The practice of being able to avoid exposure and repsons in the form of tics leads to the need to make it conditional. Therefore, this therapy is one that encourages the patient to feel and tolerate the need for tics (exposure) without eliciting tics (preventive response).

During a session of a certain period of time, the therapist asks the patient to try to hold tics back and avoid them. Then they find out how long they can do this.

There is no set goal they need to achieve. The patient gets a lot of help in each session and the time in which they are able to control tics gradually gets longer. 

By applying the exposure therapy with response prevention regularly and systematically, it becomes practically possible for the patient to hold back the impulse to tics. As time goes on, the patient’s ability to control his tics will be very good. This exposes them to the anxiety of getting tics, even if they just talk about it.
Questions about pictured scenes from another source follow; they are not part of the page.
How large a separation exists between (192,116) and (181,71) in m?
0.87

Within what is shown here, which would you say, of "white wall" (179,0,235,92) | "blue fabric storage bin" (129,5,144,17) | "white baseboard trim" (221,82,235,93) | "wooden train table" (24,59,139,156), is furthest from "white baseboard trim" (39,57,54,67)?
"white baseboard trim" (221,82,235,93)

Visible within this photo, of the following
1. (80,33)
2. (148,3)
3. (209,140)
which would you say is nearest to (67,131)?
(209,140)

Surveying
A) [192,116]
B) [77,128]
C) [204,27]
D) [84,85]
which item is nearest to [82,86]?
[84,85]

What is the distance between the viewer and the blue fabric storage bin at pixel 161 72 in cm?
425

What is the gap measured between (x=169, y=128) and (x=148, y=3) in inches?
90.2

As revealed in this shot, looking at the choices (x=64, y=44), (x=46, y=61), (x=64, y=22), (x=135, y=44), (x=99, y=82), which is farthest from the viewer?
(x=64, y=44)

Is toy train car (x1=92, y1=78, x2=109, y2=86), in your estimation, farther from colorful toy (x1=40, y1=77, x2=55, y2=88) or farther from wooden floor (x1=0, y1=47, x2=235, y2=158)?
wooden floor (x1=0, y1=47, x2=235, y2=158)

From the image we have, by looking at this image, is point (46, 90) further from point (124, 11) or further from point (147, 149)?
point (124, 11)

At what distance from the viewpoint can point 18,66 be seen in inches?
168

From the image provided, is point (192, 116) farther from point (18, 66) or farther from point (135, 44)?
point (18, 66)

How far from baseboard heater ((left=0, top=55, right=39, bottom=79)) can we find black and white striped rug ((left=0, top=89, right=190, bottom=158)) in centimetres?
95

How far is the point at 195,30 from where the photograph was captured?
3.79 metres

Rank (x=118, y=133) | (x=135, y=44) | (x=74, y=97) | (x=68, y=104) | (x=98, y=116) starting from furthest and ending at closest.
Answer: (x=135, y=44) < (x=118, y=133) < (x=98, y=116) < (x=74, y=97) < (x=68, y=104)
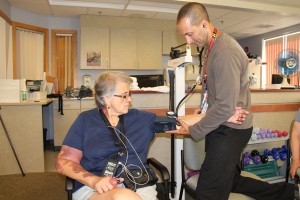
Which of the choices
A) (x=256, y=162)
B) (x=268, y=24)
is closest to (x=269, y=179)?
(x=256, y=162)

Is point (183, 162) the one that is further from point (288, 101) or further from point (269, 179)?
point (288, 101)

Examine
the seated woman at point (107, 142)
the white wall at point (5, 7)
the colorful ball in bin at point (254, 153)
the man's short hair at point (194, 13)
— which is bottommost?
the colorful ball in bin at point (254, 153)

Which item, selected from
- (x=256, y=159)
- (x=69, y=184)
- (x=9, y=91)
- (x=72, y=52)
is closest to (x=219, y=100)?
(x=69, y=184)

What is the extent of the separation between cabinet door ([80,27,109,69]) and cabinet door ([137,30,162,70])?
71 cm

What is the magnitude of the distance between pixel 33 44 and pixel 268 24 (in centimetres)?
516

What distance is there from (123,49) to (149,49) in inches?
22.7

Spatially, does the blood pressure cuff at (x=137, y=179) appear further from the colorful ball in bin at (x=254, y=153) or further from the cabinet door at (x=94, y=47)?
the cabinet door at (x=94, y=47)

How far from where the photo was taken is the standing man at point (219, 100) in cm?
139

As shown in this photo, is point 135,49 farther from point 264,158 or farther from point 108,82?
point 108,82

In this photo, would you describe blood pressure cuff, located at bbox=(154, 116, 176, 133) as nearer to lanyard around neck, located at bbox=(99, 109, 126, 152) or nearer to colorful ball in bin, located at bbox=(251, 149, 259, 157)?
lanyard around neck, located at bbox=(99, 109, 126, 152)

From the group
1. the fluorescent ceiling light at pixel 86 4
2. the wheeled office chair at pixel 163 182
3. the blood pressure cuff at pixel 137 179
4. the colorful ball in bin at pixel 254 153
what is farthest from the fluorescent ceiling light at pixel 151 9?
the blood pressure cuff at pixel 137 179

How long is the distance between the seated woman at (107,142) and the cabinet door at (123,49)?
395 centimetres

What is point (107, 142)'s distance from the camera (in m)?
1.48

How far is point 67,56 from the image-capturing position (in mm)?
5523
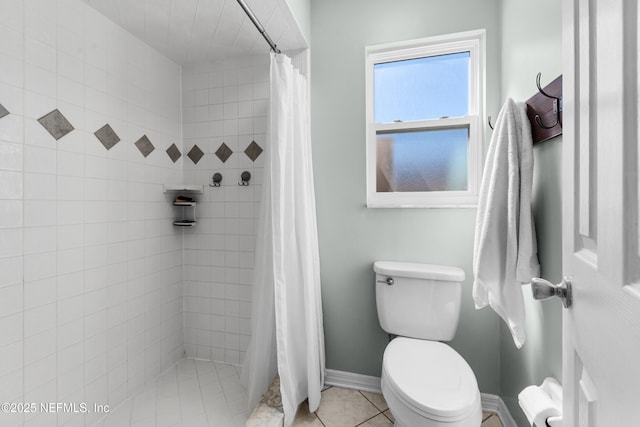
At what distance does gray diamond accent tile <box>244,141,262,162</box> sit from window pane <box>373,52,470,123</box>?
32.0 inches

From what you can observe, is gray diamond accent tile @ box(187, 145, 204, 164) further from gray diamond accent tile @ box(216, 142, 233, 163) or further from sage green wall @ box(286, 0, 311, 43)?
sage green wall @ box(286, 0, 311, 43)

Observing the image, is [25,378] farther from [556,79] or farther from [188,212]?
[556,79]

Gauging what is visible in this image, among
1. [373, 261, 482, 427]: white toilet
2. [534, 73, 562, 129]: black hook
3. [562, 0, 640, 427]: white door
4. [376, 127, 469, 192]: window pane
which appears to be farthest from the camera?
[376, 127, 469, 192]: window pane

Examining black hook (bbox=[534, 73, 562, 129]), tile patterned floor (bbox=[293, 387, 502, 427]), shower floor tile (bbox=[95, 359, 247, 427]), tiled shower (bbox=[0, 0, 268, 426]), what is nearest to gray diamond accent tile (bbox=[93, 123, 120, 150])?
tiled shower (bbox=[0, 0, 268, 426])

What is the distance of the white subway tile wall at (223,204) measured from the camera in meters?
1.95

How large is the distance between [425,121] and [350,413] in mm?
1709

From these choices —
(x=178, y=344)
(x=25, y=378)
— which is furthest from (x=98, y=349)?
(x=178, y=344)

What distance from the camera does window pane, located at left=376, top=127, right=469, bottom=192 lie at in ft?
5.44

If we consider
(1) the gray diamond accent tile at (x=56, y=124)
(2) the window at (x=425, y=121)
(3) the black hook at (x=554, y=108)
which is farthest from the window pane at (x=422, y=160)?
(1) the gray diamond accent tile at (x=56, y=124)

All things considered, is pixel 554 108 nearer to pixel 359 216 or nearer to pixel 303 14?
pixel 359 216

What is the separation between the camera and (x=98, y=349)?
58.7 inches

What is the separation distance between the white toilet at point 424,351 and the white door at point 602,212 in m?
0.53

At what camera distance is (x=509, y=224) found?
42.7 inches

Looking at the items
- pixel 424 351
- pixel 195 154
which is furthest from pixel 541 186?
pixel 195 154
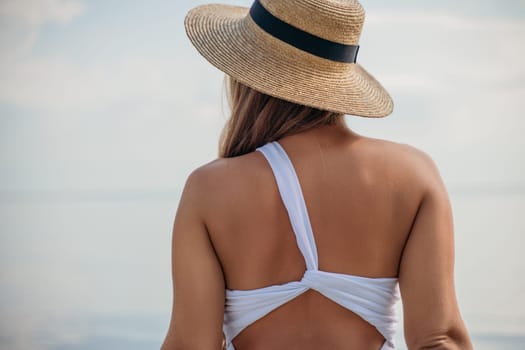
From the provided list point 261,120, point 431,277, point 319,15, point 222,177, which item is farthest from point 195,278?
point 319,15

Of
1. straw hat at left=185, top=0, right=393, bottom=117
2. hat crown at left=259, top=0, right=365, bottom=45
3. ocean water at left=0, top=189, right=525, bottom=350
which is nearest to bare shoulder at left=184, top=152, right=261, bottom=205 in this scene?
straw hat at left=185, top=0, right=393, bottom=117

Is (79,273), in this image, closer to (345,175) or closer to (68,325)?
(68,325)

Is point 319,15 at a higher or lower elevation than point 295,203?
higher

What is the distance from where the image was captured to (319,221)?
5.18ft

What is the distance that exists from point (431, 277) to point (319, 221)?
0.78 ft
Medical treatment of tics in children

The decision to use medication depends on how the individual tics are and doctors usually use it only in severe and severe cases of tics where it can cause pain or injury. Recent research shows that  clonidine  (a presynaptic alpha-2 agonist) is the most widely used drug.

In contrast, antipsychotics and antidopamines appear to be more effective in adults. Clinical practice supports the good results for children with Aripiprazole.

Although doctors do not usually resort to using benzodiazepines in the treatment of tics, they can sometimes do so in acute and very severe cases.

They can use it as a way to eliminate anxiety when tics comes, but it is recommended that one does not use it as there may be certain side effects associated with its use which may trigger other problems.